Unfortunately, when a couple owns property together as joint tenants with right of survivorship (or tenancies by the entirety with right of survivorship), the right of survivorship provision applies immediately and transfers the entire property interest into the surviving spouse’s estate.  Thus, the first spouse to die’s death tax exemption will not apply to those assets no longer in his or her estate.  A trust, however, is a very flexible agreement that can allow the property of the trust to be allocated between both spouse’s estates and maximize the use of both spouse’s death tax exemptions.

Flexibility.  As you have read, a trust is a versatile and flexible document.  This flexibility is further apparent in how it can work with your transfer-on-death (TOD) accounts in leaving a lasting legacy to your children and grandchildren.

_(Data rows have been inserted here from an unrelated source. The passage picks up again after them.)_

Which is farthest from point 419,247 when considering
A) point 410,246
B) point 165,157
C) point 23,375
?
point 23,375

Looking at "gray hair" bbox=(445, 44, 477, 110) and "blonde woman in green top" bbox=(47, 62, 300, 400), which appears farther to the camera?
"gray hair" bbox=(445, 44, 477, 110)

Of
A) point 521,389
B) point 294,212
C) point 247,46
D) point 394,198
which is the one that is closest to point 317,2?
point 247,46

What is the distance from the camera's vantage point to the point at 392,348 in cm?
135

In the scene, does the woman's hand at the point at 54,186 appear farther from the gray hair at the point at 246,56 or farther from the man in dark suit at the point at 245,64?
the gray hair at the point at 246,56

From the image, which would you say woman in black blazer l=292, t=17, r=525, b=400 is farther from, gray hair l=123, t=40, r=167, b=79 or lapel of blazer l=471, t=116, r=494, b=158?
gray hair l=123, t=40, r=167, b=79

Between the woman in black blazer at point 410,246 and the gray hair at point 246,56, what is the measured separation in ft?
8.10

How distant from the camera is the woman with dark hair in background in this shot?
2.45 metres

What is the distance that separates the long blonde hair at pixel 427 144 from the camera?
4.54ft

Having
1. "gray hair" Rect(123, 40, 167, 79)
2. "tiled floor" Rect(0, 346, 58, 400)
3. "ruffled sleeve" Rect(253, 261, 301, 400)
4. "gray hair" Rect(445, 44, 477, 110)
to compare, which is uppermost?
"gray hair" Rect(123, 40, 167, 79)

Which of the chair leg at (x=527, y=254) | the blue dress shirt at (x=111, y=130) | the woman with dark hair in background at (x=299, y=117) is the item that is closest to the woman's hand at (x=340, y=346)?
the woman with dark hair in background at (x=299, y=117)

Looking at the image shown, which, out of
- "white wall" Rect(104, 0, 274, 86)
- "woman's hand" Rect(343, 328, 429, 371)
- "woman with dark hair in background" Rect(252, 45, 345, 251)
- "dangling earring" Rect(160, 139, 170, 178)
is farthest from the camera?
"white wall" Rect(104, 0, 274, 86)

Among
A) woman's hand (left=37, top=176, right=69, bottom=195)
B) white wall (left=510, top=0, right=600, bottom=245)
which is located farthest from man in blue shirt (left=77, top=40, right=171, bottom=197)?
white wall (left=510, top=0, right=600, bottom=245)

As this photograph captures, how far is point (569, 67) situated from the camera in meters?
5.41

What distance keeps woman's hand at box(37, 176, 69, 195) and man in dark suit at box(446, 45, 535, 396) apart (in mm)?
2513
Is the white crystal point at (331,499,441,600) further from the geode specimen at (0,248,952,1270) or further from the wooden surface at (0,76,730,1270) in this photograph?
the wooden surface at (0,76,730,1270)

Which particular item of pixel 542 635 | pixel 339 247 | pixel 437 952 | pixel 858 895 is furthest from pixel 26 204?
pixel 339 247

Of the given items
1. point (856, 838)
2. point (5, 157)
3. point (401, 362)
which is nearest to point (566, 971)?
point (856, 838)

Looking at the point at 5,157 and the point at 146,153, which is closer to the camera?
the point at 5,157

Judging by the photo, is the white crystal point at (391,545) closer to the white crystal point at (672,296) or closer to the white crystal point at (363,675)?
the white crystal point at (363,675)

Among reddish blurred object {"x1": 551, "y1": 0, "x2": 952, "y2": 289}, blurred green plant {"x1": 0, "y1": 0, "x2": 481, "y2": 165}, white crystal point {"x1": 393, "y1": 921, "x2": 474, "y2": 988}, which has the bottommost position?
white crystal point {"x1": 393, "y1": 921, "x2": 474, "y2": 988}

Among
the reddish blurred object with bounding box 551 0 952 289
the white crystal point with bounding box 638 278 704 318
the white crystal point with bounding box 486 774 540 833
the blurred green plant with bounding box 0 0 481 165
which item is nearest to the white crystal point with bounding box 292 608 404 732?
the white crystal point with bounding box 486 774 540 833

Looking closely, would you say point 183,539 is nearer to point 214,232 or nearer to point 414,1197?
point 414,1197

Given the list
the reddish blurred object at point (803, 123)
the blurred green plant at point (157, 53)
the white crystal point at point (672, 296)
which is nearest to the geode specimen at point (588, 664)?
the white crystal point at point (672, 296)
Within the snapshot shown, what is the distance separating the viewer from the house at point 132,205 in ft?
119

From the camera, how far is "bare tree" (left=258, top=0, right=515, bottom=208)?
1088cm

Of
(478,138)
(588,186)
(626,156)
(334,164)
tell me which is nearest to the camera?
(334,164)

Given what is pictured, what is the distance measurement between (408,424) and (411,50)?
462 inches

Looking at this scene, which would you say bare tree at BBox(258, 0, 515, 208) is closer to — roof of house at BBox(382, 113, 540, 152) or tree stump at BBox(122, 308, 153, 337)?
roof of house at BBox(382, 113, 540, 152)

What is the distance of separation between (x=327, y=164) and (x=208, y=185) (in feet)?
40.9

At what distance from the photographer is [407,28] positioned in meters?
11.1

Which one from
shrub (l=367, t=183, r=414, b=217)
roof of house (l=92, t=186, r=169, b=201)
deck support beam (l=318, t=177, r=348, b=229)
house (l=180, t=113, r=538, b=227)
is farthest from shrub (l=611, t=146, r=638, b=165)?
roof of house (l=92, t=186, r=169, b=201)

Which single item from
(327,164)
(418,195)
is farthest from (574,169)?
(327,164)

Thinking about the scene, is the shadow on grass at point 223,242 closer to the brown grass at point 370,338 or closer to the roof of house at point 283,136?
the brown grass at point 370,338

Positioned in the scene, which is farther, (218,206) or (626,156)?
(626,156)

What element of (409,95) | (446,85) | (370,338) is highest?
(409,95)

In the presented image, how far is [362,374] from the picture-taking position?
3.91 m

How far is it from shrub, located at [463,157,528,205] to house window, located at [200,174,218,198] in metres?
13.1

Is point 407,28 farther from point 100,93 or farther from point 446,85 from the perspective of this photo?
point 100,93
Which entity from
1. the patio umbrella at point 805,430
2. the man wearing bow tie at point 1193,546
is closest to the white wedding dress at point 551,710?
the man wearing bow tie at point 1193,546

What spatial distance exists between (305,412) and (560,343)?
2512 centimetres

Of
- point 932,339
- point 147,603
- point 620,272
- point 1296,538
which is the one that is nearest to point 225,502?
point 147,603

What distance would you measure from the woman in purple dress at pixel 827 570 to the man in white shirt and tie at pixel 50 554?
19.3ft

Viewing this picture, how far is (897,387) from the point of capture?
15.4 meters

For example, suppose you have two adult children.  One is very responsible, but the other is financially irresponsible.  Typically, most parents designate their children individually as the beneficiaries of their financial accounts without considering how they can protect the wealth they’re leaving from a child’s creditors or future ex-spouse.  Instead, you can establish trusts in your revocable living trust agreement for each of your children (and potentially grandchildren) which take effect on the surviving spouse’s death.  The share you leave to each child resides in the trust created for them and protects the assets which reside in the trust from that child’s creditors or ex-spouse.  It just depends on the terms you want drafted.  Therefore, you designate your trust as the beneficiary of your TOD accounts instead of the children in their individual names.

You can provide peaceful wealth preservation for your family and you don’t have to a Rockefeller or a Gates to afford this type of planning or take advantage of what this kind of estate planning offers your loved ones.